Koch Disruptive Technologies (KDT),  the investment arm of Koch Industries, led the latest round, which also included participation from GV (formerly Google Ventures), Panasonic, and Techtronic Industries. Existing investors Lux Capital, New Enterprise Associates (NEA) and Kleiner Perkins, also put money in the Series E.

Desktop Metal is not the only 3D printing unicorn in the market. Indeed, there are at least two others that have reached the valuation threshold.

Chase Koch, president of Koch Disruptive Technologies, is bullish on the company’s prospects, not only as an investor but also as a customer.

Desktop Metal’s 3D offerings have the potential to “redefine prototyping and mass production of metal products, which has profound disruptive implications for manufacturers like Koch Industries,” he said in a press release.

Other customers include the US Department of Defense and MIT.

Crunchbase News reached out to Desktop Metal, asking about its revenue growth. We’ll update this post if we hear back from the company. Update: The firm declined to provide any metrics or results. The question crossed our minds as Desktop Metal has now raised so much money, and at such lofty valuations, that it has huge pressure on its shoulders to generate lots of high-margin revenue. We’d like to know how that part of its business is performing.

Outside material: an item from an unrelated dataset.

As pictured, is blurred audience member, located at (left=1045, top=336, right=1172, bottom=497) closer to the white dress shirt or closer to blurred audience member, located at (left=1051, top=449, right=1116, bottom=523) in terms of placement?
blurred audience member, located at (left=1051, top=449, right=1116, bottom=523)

Fundraising is a proxy for corporate health, but we’d prefer straight vitals. Which is why, as you can see, we included the preceding quote from Koch. Investors make fine customers as the smaller company can get paid twice (there are risks to this). But this Koch-led round comes after Ford put capital into the firm. Perhaps the bench of Desktop Metal customers is deeper than we initially imagined.